Reproduce the following material exactly, including every line.

┌──

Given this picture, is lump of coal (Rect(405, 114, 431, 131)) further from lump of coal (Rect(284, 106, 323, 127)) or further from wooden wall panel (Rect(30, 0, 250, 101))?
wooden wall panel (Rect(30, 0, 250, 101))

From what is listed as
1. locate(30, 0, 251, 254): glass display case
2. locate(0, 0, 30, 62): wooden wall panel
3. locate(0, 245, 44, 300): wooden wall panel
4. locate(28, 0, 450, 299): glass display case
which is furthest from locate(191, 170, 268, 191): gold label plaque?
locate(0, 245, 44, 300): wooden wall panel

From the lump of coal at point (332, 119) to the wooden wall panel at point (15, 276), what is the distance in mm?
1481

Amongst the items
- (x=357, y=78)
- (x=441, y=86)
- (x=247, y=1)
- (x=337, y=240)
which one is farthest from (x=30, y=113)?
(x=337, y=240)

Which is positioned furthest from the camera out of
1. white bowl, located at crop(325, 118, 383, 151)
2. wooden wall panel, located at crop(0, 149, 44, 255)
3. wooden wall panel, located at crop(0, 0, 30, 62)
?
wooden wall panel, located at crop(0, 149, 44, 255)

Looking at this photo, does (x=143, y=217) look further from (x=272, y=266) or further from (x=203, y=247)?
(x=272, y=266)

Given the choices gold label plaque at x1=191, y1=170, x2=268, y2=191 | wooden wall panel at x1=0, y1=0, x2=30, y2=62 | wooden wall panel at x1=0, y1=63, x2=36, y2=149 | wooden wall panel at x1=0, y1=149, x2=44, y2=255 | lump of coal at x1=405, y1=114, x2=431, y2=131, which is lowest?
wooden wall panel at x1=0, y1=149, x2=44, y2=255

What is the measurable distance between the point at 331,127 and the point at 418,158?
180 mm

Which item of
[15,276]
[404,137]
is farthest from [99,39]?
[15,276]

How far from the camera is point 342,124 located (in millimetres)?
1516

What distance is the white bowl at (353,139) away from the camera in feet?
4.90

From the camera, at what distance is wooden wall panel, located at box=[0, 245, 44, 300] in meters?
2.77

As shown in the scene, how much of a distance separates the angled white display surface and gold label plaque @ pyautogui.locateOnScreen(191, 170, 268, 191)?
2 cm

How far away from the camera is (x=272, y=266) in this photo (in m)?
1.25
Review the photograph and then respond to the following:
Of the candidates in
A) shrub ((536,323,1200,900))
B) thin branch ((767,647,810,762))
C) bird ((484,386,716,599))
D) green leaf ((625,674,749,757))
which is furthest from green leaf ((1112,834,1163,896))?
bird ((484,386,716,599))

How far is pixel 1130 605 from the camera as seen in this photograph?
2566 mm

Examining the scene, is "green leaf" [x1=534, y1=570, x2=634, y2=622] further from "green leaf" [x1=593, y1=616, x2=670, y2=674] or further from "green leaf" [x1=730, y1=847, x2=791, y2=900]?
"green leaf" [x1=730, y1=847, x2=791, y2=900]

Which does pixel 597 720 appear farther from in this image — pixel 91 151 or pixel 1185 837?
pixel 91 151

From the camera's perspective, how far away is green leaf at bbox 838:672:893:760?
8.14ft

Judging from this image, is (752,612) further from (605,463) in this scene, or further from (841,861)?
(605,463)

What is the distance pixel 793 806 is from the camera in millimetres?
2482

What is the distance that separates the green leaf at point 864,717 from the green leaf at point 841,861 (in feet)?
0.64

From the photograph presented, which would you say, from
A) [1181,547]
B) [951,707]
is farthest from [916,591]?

└──

### EXERCISE ANSWER
Given this picture, is lump of coal (Rect(405, 114, 431, 131)) further from lump of coal (Rect(284, 106, 323, 127)) or further from wooden wall panel (Rect(30, 0, 250, 101))?
wooden wall panel (Rect(30, 0, 250, 101))

From what is listed as
1. locate(30, 0, 251, 254): glass display case
2. locate(0, 0, 30, 62): wooden wall panel
3. locate(0, 245, 44, 300): wooden wall panel
4. locate(28, 0, 450, 299): glass display case
which is furthest from locate(191, 170, 268, 191): gold label plaque?
locate(0, 245, 44, 300): wooden wall panel

From the lump of coal at point (332, 119) to the wooden wall panel at point (15, 276), what is the distance in mm?
1481

Amongst the items
- (x=357, y=78)
- (x=441, y=86)
- (x=247, y=1)
- (x=337, y=240)
which one is farthest from (x=30, y=113)?
(x=337, y=240)

Which is positioned furthest from the camera out of
1. white bowl, located at crop(325, 118, 383, 151)
2. wooden wall panel, located at crop(0, 149, 44, 255)
3. wooden wall panel, located at crop(0, 0, 30, 62)
?
wooden wall panel, located at crop(0, 149, 44, 255)

Looking at this photo, does (x=143, y=217) look further from (x=272, y=266) or further from (x=203, y=247)?
(x=272, y=266)

Given the choices gold label plaque at x1=191, y1=170, x2=268, y2=191 | wooden wall panel at x1=0, y1=0, x2=30, y2=62 | wooden wall panel at x1=0, y1=63, x2=36, y2=149 | wooden wall panel at x1=0, y1=149, x2=44, y2=255 | lump of coal at x1=405, y1=114, x2=431, y2=131, which is lowest?
wooden wall panel at x1=0, y1=149, x2=44, y2=255

What is the measurable distance between the point at 331,127 and the point at 418,158?
180 mm

Which item of
[15,276]
[404,137]
is farthest from [99,39]?
[15,276]

How far from the camera is point 342,124 located (in millimetres)?
1516

What distance is the white bowl at (353,139) away from the camera in feet?
4.90

From the camera, at what distance is wooden wall panel, located at box=[0, 245, 44, 300] in meters?
2.77

As shown in the scene, how much of a distance separates the angled white display surface and gold label plaque @ pyautogui.locateOnScreen(191, 170, 268, 191)?
2 cm

How far away from the camera is (x=272, y=266) in this photo (in m)?
1.25
Review the photograph and then respond to the following:
Of the candidates in
A) shrub ((536,323,1200,900))
B) thin branch ((767,647,810,762))
C) bird ((484,386,716,599))
D) green leaf ((625,674,749,757))
which is furthest from green leaf ((1112,834,1163,896))?
bird ((484,386,716,599))

How far is pixel 1130 605 from the camera as seen in this photograph?
2566 mm

Examining the scene, is "green leaf" [x1=534, y1=570, x2=634, y2=622] further from "green leaf" [x1=593, y1=616, x2=670, y2=674] or further from "green leaf" [x1=730, y1=847, x2=791, y2=900]?
"green leaf" [x1=730, y1=847, x2=791, y2=900]

Which does pixel 597 720 appear farther from in this image — pixel 91 151 or pixel 1185 837?
pixel 91 151

From the camera's perspective, how far away is green leaf at bbox 838:672:893:760?
8.14ft

Judging from this image, is (752,612) further from (605,463) in this scene, or further from (841,861)?
(605,463)

What is the distance pixel 793 806 is from the camera in millimetres?
2482

What is the distance that separates the green leaf at point 864,717 from the green leaf at point 841,861 (in feet)?
0.64

From the photograph presented, which would you say, from
A) [1181,547]
B) [951,707]
is farthest from [916,591]?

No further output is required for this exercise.